Task directions -> Every entry below should be transcribed exactly; pictures stay out of the copy.

Available data ->
────────────────────────────────────────

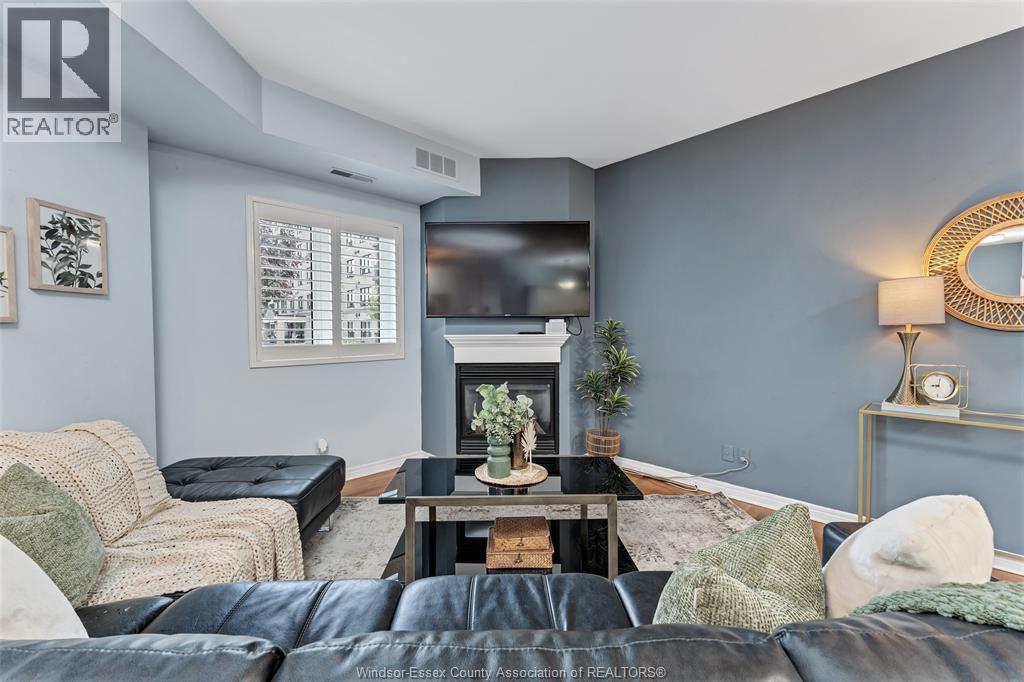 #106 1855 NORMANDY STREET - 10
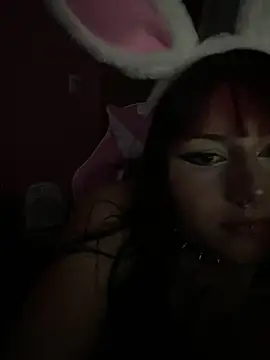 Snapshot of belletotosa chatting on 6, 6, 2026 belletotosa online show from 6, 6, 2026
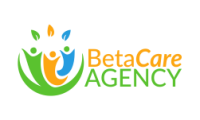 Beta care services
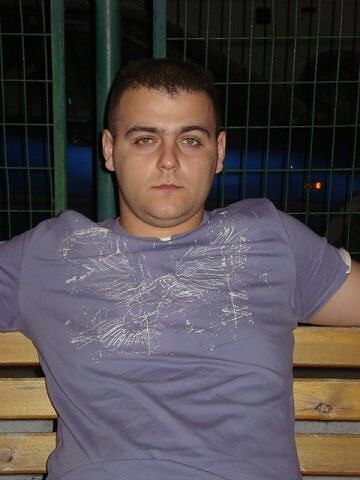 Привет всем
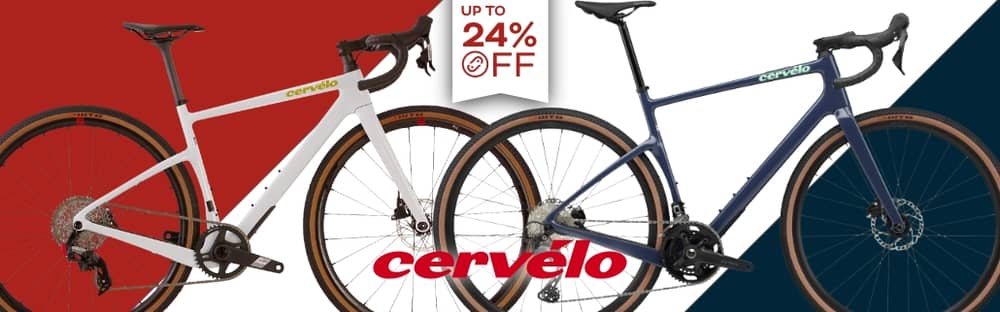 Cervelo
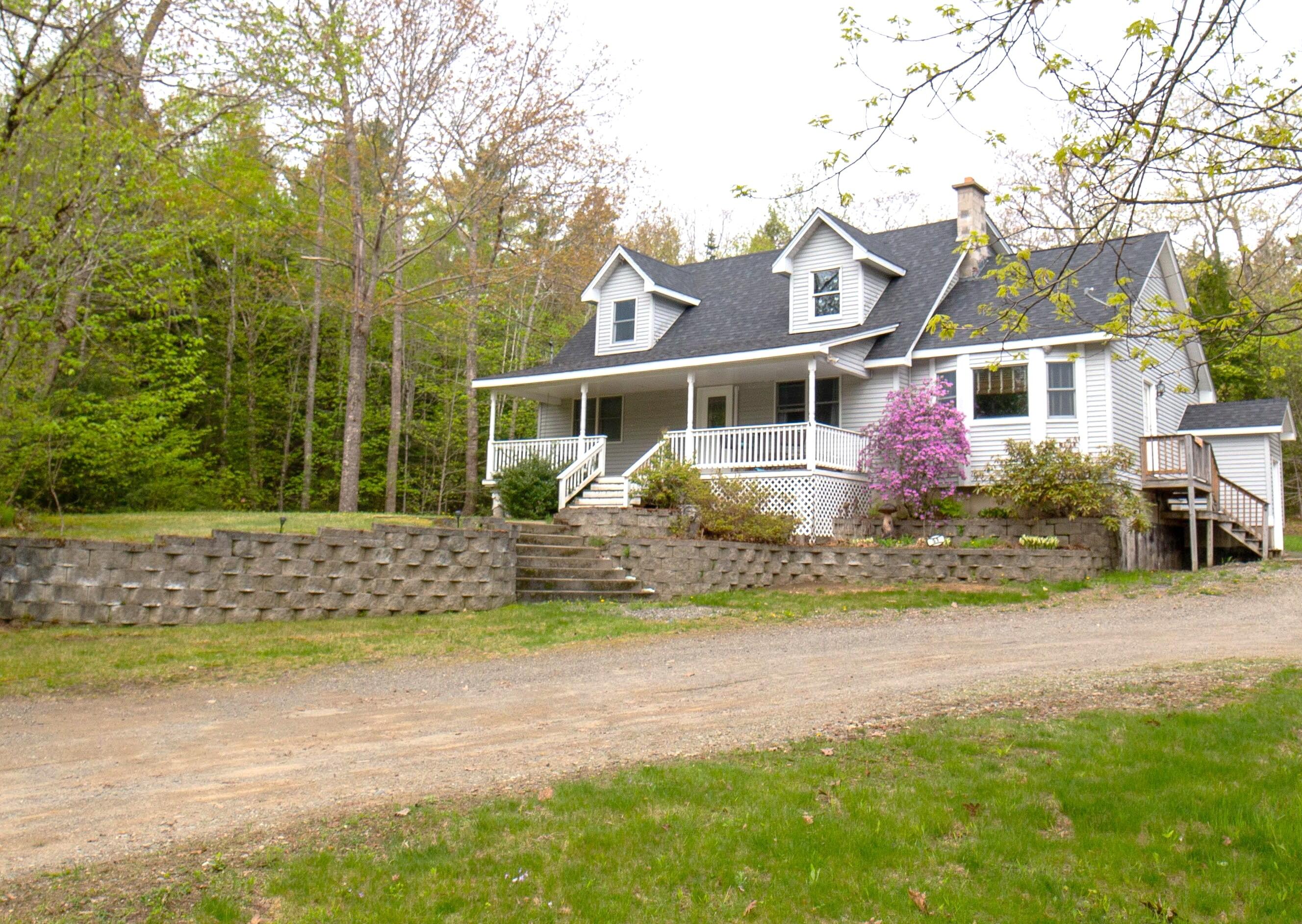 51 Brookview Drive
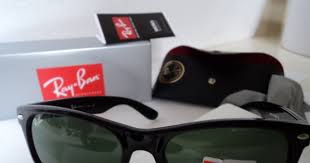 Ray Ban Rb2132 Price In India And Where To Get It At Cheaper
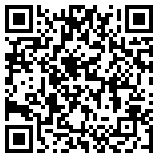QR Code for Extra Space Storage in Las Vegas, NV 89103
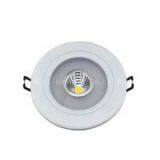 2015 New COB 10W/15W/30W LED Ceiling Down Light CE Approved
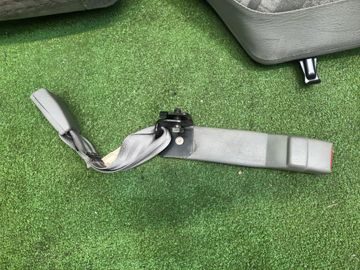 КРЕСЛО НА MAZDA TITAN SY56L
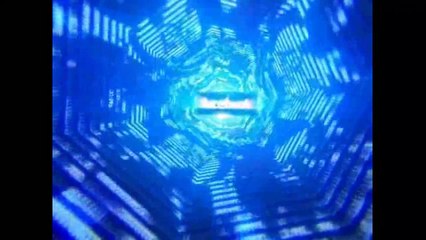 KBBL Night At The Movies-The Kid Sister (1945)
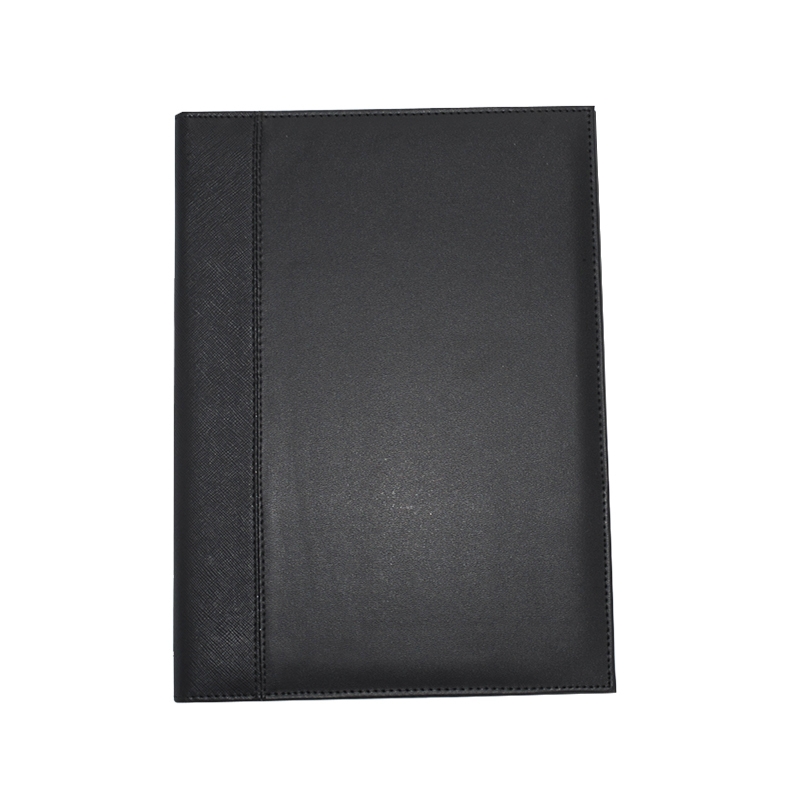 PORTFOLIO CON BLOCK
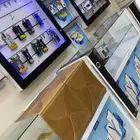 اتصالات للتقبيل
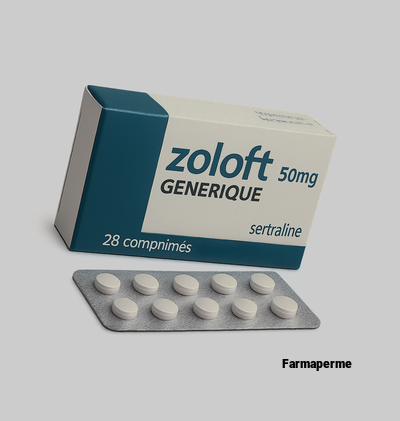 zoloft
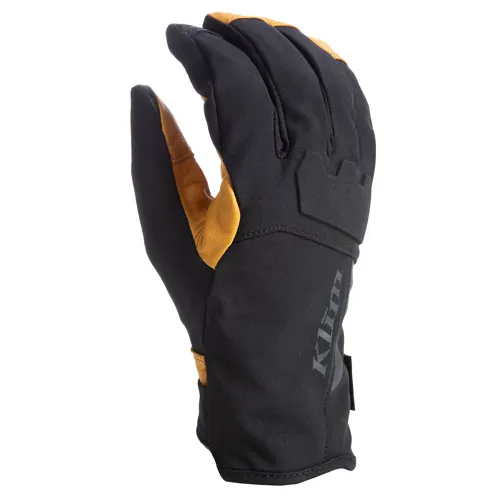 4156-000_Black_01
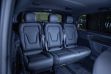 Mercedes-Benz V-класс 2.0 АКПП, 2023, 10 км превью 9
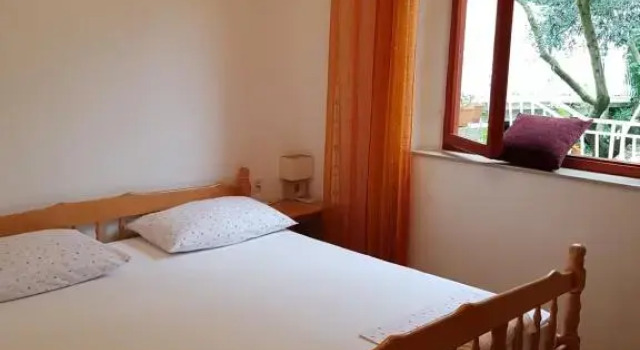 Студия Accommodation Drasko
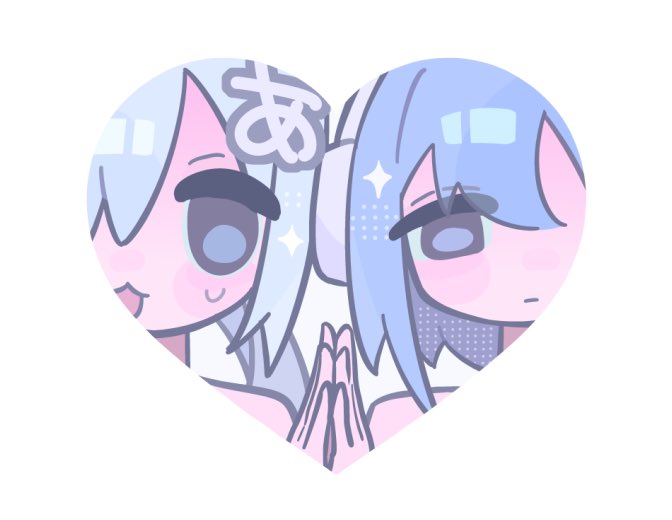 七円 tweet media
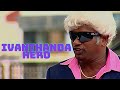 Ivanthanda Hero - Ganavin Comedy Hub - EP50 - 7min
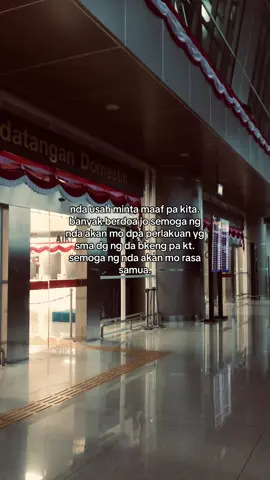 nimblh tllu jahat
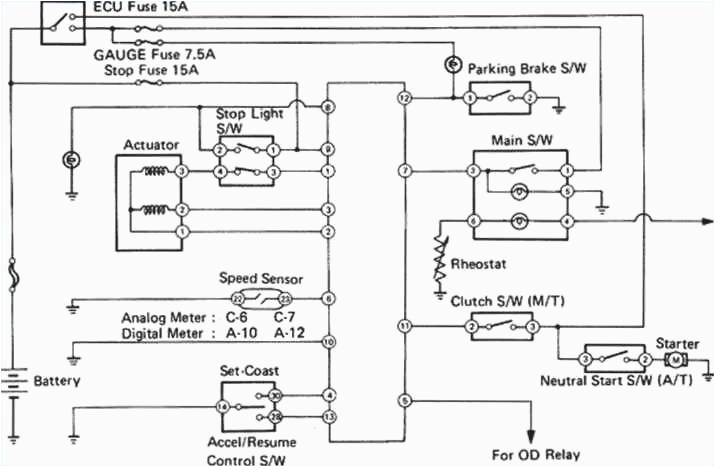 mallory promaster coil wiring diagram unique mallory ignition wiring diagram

────────────────────────────────────────

Response ->
 #106 1855 NORMANDY STREET - 10
 Snapshot of belletotosa chatting on 6, 6, 2026 belletotosa online show from 6, 6, 2026
 Beta care services
 Привет всем
 Cervelo
 51 Brookview Drive
 Ray Ban Rb2132 Price In India And Where To Get It At Cheaper
QR Code for Extra Space Storage in Las Vegas, NV 89103
 2015 New COB 10W/15W/30W LED Ceiling Down Light CE Approved
 КРЕСЛО НА MAZDA TITAN SY56L
 KBBL Night At The Movies-The Kid Sister (1945)
 PORTFOLIO CON BLOCK
 اتصالات للتقبيل
 zoloft
 4156-000_Black_01
 Mercedes-Benz V-класс 2.0 АКПП, 2023, 10 км превью 9
 Студия Accommodation Drasko
 七円 tweet media
 Ivanthanda Hero - Ganavin Comedy Hub - EP50 - 7min
 nimblh tllu jahat
 mallory promaster coil wiring diagram unique mallory ignition wiring diagram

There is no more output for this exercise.